De Sneeuwgors van IJsland is aanmerkelijk kleiner, dan die verder in Noord-Europa gevonden wordt; zij is niet veel grooter dan de Gewone Vink, en een weinig witter aan de vleugels; waarschijnlijk is dit een ander ras, zoo al niet eene andere soort.

De Sneeuwgors broeit gewoonlijk tweemaal in den loop van den zomer. Zij bouwt haar nest op de ruige, ongelijke oppervlakten van rotsen; het is zamengesteld uit droog gras, stroo en mos, en van binnen met veêren bekleed. Elk broeisel bevat vier à zes eijeren, groenachtig wit van kleur, met donkerroode vlekken en eenige purperachtige kleine slipjes en streepjes; bij de meeste eijeren zijn ook nog eenige streepjes of haaltjes van dezelfde kleur waar te nemen.

Het voedsel dezer vogels bestaat uit allerhande zaden van lage planten, zaden van beziën, kleine insecten en jong groen, zoo als de meeldraden der bloesems, jonge bladscheuten enz.

Hun zang herinnert aan het gekwetter der Zwaluwen, en hun gewoon geroep heeft eenige overeenkomst met dat van de Huismusch, doch is minder sjerpend en meer ratelend; zij laten zich slechts zelden hooren, onder het trekken hoort men ze nu en dan aanslaan, vooral wanneer zij zich in de nabijheid van andere voorwerpen hunner soort bevinden. Het zijn zeer stille, vreedzame vogels. In hunne geaardheid komen zij veel met de Keep (Fringilla montifringilla) overeen.

In het najaar worden zij, meestal in groote menigte, op het vinkennet [ 132 ]gevangen; gewoonlijk ziet men ze ook met de Keepen en Vinken in gezelschap.

Aan gevangenschap gewend zijnde beginnen zij reeds vroeg in het voorjaar te kwelen, ofschoon de meeste vogelliefhebbers meenen, dat zij in de kooi in het geheel niet zingen. Als men ze in eene groote kooi of volière laat, komen zij meer op den grond dan in de takken. Ze huppelen behendig eenige oogenblikken, loopen daarna als een leeuwerik en staan op eens weer stil. Meestal doen ze eerst eenige groote sprongen alvorens ze beginnen te loopen.

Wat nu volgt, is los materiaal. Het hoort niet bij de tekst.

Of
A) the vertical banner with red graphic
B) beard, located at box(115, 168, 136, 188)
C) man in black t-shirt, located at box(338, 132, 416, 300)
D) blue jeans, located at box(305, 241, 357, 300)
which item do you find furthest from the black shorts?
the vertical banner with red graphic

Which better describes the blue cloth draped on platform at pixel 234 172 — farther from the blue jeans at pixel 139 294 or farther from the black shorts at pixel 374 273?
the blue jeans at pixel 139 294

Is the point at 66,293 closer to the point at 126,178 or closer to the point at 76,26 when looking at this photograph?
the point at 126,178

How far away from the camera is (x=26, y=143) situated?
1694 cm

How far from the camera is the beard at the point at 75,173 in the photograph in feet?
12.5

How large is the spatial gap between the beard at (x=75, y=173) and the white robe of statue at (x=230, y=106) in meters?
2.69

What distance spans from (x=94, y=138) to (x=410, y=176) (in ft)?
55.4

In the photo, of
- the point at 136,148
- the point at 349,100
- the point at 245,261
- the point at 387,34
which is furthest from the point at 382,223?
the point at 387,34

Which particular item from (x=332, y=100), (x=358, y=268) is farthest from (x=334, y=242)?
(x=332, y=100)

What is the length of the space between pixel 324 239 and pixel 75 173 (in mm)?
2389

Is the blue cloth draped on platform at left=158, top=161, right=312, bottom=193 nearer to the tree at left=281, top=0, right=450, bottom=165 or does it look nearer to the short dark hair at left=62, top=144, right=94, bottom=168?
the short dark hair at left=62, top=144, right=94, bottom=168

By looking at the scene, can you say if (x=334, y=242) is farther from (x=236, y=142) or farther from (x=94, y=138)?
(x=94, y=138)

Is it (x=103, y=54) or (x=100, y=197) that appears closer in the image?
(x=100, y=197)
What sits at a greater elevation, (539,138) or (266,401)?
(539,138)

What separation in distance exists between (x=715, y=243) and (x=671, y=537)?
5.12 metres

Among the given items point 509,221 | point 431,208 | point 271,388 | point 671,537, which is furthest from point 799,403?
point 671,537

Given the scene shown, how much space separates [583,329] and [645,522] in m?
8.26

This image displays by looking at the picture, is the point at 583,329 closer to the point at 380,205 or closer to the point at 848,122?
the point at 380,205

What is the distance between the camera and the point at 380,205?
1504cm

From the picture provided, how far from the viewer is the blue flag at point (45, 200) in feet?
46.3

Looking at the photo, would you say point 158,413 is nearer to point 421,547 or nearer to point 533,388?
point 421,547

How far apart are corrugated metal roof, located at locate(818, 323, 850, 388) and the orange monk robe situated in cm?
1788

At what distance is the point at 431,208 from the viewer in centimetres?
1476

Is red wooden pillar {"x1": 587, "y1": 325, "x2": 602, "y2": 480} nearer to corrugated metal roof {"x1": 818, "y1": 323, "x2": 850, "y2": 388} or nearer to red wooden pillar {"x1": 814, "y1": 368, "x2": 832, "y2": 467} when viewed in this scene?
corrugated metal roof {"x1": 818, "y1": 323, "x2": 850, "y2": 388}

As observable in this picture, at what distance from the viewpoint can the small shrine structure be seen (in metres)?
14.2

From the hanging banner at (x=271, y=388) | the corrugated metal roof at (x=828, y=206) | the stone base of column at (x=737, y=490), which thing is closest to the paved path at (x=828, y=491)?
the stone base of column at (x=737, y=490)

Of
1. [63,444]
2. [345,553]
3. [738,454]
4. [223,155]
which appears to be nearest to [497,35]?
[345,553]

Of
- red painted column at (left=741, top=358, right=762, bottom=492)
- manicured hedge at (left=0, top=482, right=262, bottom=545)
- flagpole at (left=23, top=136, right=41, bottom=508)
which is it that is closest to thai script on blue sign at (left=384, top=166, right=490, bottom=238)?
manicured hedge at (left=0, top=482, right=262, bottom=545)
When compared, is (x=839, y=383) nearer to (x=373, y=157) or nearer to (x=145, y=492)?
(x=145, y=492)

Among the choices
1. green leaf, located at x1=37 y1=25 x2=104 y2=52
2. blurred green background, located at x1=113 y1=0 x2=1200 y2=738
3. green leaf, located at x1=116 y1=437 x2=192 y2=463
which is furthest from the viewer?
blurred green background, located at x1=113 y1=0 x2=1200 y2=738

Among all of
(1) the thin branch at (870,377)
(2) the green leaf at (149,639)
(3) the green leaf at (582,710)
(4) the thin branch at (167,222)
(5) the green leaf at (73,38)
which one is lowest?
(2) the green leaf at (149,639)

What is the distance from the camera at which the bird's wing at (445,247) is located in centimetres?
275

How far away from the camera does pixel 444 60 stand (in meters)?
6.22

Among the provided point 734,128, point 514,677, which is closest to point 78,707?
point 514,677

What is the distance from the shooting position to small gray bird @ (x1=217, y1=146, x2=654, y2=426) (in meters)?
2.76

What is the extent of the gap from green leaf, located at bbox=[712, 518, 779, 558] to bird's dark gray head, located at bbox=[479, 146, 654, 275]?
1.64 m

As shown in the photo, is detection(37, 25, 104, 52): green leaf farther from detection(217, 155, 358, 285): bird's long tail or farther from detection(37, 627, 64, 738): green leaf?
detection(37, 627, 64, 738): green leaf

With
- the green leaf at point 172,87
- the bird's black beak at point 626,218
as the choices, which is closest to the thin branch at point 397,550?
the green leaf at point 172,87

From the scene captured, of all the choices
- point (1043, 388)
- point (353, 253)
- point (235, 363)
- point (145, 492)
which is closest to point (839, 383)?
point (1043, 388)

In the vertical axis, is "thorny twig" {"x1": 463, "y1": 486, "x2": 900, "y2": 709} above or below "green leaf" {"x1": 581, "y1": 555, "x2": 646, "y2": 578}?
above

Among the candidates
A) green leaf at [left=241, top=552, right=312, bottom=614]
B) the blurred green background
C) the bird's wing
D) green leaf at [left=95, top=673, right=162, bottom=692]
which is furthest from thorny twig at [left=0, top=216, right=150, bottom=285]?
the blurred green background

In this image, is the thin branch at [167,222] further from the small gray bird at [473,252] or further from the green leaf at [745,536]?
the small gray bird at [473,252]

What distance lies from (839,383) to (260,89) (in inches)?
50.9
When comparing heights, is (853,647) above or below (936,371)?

De in het najaar gevangen voorwerpen zijn bijzonder zwaar en vet, om welke reden men ze dikwijls onbarmhartig doodt, om bij de even ongelukkige Vinken aan de rist geregen te worden.

Men voedt ze het best met gierst, hennepzaad en wit zaad; ook pikken zij gaarne de zaadjes van aardbeziën af. In verhouding tot hunne grootte, gebruiken zij veel voedsel. Zij woelen zich gaarne in het zand, en pikken daarvan aanzienlijke hoeveelheden op; ook houden zij veel van een bad. In gevangenschap behouden zij doorgaans dezelfde kleuren, welke zij hadden toen men ze ving, zoodat zij alsdan geen zomer- of winterkleed krijgen, maar eenvoudig bruin blijven.